One year after its creation, Yahoo says that it has paid out over $700,000 in cash rewards as part of the initiative. The U.S. firm revealed that, all in all, it has seen contributions from over 600 security researchers.
Yahoo’s position is doubtless far stronger than a year ago, when it became a laughing stock for its paltry compensation offer to the researcher who fixed a major email issue.
“We haven’t forgotten our roots,” Yahoo says. “This is why we still send the occasional t-shirt to researchers who successfully identify a tech vulnerability of significant value.” While the researcher who identified the Yahoo email issue in October 2013 could have bought a company T-shirt with his $12.50, the program now offers more significant compensation — the minimum payout is $50 and maximum is $15,000.
We’re reminded of the importance of website security on a nearly daily basis. Whether it is credit card company hacks, reports of email address credentials leaked in the millions, and more, it’s clear that companies can never do enough to be secure. That focus has made bug bounty programs an important part of defensive strategies.
Google last year revealed it had paid out $2 million to researchers (a number that has almost certainly increased over time), although that figure is based on a three-year period. Microsoft launched its program in the summer of 2013 — it added Office 365 to the mix last month — and the likes of Twitter, and even young startups like anonymous messaging app Secret, have followed suit with their own initiatives.

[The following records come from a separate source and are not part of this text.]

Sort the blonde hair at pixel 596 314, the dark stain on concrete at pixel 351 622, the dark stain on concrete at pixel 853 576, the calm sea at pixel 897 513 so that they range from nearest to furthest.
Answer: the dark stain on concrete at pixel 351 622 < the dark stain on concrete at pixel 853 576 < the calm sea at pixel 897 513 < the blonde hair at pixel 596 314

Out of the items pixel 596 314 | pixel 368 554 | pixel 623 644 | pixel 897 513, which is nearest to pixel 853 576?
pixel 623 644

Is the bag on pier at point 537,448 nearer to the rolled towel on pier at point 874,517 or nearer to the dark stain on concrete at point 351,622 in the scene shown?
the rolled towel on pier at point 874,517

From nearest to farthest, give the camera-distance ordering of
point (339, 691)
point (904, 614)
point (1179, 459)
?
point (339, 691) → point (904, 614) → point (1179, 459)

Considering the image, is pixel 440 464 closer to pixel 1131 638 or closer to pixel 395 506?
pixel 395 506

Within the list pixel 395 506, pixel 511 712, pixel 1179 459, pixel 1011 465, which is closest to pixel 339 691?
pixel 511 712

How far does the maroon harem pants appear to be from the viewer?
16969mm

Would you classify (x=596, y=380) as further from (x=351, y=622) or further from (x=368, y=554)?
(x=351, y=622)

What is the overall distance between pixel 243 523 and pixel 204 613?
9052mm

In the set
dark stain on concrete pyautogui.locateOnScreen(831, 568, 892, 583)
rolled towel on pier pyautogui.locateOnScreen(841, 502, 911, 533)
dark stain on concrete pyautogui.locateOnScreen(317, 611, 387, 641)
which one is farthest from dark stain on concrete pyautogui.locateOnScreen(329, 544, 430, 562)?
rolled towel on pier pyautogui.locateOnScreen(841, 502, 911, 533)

That said, there really is no guarantee that all issues will be nipped in the bud. Dropbox runs a bug bounty program alongside its own security efforts, yet some of its users had their accounts and passwords exposed this week. The company says its server was not hacked, but it appears that the issue may have been down to third-party websites or simply a case of some people using the same login and password details across multiple services.